- [Extrait]
━━━━━━━━━━

May Sow a reçu les résultats ADN confirmant que le corps d’Alassane Sow, son neveu, faisait partie des victimes du cayuco retrouvé dans les Caraïbes.
La liste de contacts extraite de la carte SIM d’un des membres de l’équipage a été l’indice qui leur a permis de retrouver le point de départ du bateau. En appelant les contacts, ils ont identifié Soulayman Soumaré, un chauffeur de taxi de Sélibaby, dans le sud de la Mauritanie. Les journalistes d’AP se sont rendus en Mauritanie pour parler à des dizaines de membres de la famille et d’amis afin de reconstituer ce qui s’était passé. Ils ont découvert que Soulayman avait disparu un an plus tôt, en même temps que des dizaines d’autres jeunes hommes des villages voisins. Ils avaient quitté le village de pêcheurs de Nouadhibou à bord d’un bateau transportant 43 personnes à destination des îles Canaries dans la nuit du 12 janvier 2021. Mais à cause des courants marins, ils se sont retrouvés à Tobago.

━━━━━━━━━━

- [Données enregistrées]
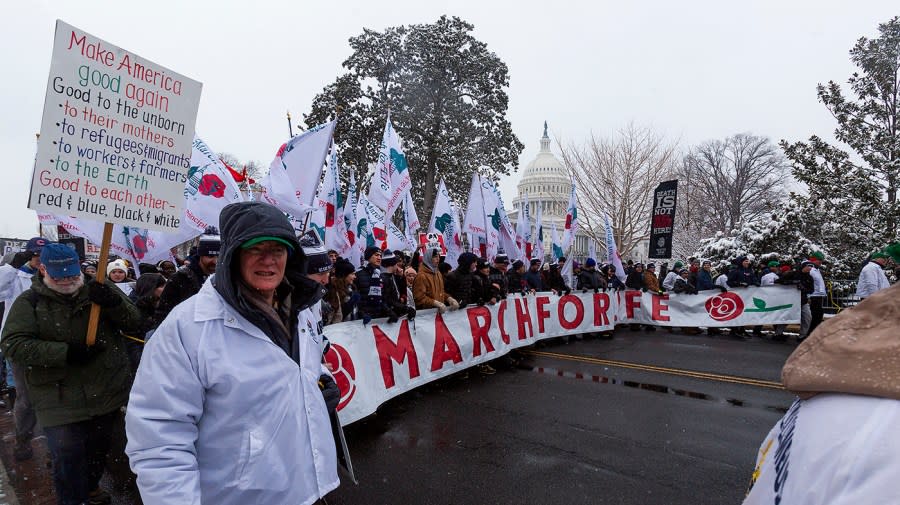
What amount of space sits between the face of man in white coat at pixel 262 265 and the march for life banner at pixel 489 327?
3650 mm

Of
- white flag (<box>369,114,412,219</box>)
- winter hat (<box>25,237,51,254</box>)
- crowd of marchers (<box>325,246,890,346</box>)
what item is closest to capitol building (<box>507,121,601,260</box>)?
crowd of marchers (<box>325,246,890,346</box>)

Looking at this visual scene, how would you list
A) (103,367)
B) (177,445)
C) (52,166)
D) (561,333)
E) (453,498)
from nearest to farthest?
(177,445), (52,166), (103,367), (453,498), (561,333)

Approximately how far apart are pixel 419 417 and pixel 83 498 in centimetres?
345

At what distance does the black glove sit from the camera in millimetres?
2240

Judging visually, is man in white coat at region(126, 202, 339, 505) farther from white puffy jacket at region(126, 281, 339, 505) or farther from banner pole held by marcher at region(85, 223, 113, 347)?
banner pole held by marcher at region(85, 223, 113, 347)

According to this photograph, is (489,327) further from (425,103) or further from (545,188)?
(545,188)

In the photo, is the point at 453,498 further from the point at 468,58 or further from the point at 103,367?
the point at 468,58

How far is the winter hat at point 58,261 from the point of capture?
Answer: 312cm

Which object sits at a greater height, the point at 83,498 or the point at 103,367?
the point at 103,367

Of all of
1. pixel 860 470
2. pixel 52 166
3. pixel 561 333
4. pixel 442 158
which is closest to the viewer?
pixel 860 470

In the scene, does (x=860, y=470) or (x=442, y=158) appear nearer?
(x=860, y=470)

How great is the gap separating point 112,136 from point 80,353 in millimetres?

━━━━━━━━━━

- [Objectif]
Reprenez le récit du cayuco parti de Nouadhibou et retrouvé à Tobago, et poursuivez-le à partir de sa dernière phrase.

- [Résultat]
Ces bateaux sont le résultat des millions de dollars dépensés par l’Europe pour stopper les traversées en Méditerranée.
Les journalistes se sont rendus dans le village de Bouroudji, d’où étaient originaires 11 des disparus, et ont partagé les informations qu’ils avaient recueillies avec les familles. Les objets retrouvés, notamment les vêtements portés, ont permis à de nombreuses familles de reconnaître leurs enfants. Enfin, la Croix-Rouge a collecté 51 échantillons d’ADN auprès des proches de 26 migrants disparus dans l’espoir d’identifier les autres corps au centre de médecine légale de Trinidad, mais aucun résultat n’a encore été obtenu.

Un officier de police montre l’un des téléphones trouvés à l’intérieur du bateau mauritanien au poste de police de Scarborough, à Trinité-et-Tobago.
En 2021, au moins sept bateaux semblant provenir du nord-ouest de l’Afrique ont été rejetés à la dérive dans des endroits des Caraïbes et du Brésil. Tous transportaient des cadavres.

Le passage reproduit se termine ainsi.